Given instruction: Could you set down every one of the records below line for line, with each line kept word for word?

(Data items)
>>>
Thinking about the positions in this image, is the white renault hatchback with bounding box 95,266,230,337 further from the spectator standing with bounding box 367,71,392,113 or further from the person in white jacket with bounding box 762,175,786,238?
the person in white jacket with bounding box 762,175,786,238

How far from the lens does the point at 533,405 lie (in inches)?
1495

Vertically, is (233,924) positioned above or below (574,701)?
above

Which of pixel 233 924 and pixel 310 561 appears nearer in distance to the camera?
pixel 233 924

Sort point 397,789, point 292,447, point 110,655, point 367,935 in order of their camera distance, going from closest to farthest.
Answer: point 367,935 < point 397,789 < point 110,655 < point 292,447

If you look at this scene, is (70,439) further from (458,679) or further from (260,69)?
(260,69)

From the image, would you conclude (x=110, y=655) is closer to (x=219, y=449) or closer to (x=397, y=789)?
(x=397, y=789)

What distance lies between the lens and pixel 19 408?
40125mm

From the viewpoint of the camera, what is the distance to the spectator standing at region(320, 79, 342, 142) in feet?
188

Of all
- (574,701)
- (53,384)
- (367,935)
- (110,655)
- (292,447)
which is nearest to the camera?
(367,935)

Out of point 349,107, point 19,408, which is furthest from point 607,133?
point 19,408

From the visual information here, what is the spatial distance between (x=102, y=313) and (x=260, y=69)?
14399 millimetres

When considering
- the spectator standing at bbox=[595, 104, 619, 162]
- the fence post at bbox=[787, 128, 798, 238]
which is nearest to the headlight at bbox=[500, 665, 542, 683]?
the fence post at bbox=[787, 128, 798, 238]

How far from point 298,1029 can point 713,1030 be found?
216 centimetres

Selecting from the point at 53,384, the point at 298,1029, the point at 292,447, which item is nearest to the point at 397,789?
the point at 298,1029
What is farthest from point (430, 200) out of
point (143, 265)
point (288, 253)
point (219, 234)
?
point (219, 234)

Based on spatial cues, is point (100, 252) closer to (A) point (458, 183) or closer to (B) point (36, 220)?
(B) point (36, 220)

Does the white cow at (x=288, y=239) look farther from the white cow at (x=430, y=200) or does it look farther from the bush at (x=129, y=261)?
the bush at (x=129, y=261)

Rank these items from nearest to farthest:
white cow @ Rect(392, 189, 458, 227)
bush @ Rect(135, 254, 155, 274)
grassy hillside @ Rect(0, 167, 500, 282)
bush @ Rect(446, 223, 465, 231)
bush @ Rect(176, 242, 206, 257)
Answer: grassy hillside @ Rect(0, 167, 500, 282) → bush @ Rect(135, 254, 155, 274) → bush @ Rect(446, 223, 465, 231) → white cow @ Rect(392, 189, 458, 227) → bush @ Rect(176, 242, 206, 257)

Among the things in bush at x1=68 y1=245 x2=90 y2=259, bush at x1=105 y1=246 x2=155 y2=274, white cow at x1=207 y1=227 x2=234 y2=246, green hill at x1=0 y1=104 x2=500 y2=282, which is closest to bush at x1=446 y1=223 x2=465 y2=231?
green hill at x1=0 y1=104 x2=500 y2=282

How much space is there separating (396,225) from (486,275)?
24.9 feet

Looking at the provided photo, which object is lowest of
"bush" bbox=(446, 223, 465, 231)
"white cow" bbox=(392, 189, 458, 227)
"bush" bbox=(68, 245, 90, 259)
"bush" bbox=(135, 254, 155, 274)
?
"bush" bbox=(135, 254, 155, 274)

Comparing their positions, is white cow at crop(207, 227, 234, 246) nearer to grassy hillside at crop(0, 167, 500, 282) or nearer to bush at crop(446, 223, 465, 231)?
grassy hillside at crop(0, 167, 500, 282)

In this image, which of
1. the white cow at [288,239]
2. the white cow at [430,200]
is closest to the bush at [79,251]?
<<<
Result for this task:
Thinking about the positions in this image, is the white renault hatchback with bounding box 95,266,230,337 further from the spectator standing with bounding box 367,71,392,113 or further from the person in white jacket with bounding box 762,175,786,238?
the person in white jacket with bounding box 762,175,786,238

How far from the lens does the point at 533,405 lie (in inches)?
1495

Vertically, is (233,924) positioned above or below (574,701)?
above

Which of pixel 233 924 and pixel 310 561 appears nearer in distance to the camera?
pixel 233 924

Sort point 397,789, point 292,447, point 110,655, point 367,935 in order of their camera distance, going from closest to farthest.
Answer: point 367,935 < point 397,789 < point 110,655 < point 292,447

If you look at this scene, is (70,439) further from (458,679) or further from (260,69)?
(260,69)

From the image, would you conclude (x=110, y=655) is closer to (x=219, y=449) or closer to (x=397, y=789)?
(x=397, y=789)

What distance lies between the lens and pixel 19 408?
40125mm

From the viewpoint of the camera, what is the distance to the spectator standing at region(320, 79, 342, 142) in feet?
188

Of all
- (574,701)
- (53,384)
- (367,935)
- (110,655)
- (292,447)
which is nearest to the camera?
(367,935)

Out of point 349,107, point 19,408, which is furthest from point 607,133?
point 19,408

From the visual information here, what is the spatial distance between (x=102, y=313) and (x=260, y=69)?
14399 millimetres

When considering
- the spectator standing at bbox=[595, 104, 619, 162]
- the fence post at bbox=[787, 128, 798, 238]
which is nearest to the headlight at bbox=[500, 665, 542, 683]?
the fence post at bbox=[787, 128, 798, 238]

How far from point 298,1029 can point 713,1030 be found?
216 centimetres

Selecting from the point at 53,384, the point at 298,1029, the point at 292,447, which item is nearest to the point at 397,789?
the point at 298,1029
What is farthest from point (430, 200) out of
point (143, 265)
point (288, 253)
point (219, 234)
?
point (219, 234)

Based on spatial cues, is point (100, 252) closer to (A) point (458, 183) or closer to (B) point (36, 220)?
(B) point (36, 220)

Does the white cow at (x=288, y=239) look farther from the white cow at (x=430, y=200) or does it look farther from the bush at (x=129, y=261)?
the bush at (x=129, y=261)

Rank these items from nearest to farthest:
white cow @ Rect(392, 189, 458, 227)
bush @ Rect(135, 254, 155, 274)
grassy hillside @ Rect(0, 167, 500, 282)
bush @ Rect(446, 223, 465, 231)
bush @ Rect(176, 242, 206, 257)
Answer: grassy hillside @ Rect(0, 167, 500, 282) → bush @ Rect(135, 254, 155, 274) → bush @ Rect(446, 223, 465, 231) → white cow @ Rect(392, 189, 458, 227) → bush @ Rect(176, 242, 206, 257)

Among the things in bush at x1=68 y1=245 x2=90 y2=259, bush at x1=105 y1=246 x2=155 y2=274, white cow at x1=207 y1=227 x2=234 y2=246, green hill at x1=0 y1=104 x2=500 y2=282, which is closest to bush at x1=446 y1=223 x2=465 y2=231?
green hill at x1=0 y1=104 x2=500 y2=282

How much space is there separating (396,225) from (486,275)?
24.9 feet

Looking at the provided photo, which object is lowest of
"bush" bbox=(446, 223, 465, 231)
"white cow" bbox=(392, 189, 458, 227)
"bush" bbox=(68, 245, 90, 259)
"bush" bbox=(135, 254, 155, 274)
?
"bush" bbox=(135, 254, 155, 274)

Comparing their positions, is white cow at crop(207, 227, 234, 246) nearer to grassy hillside at crop(0, 167, 500, 282) or nearer to bush at crop(446, 223, 465, 231)?
grassy hillside at crop(0, 167, 500, 282)

In this image, which of
1. the white cow at [288,239]
2. the white cow at [430,200]
is closest to the bush at [79,251]?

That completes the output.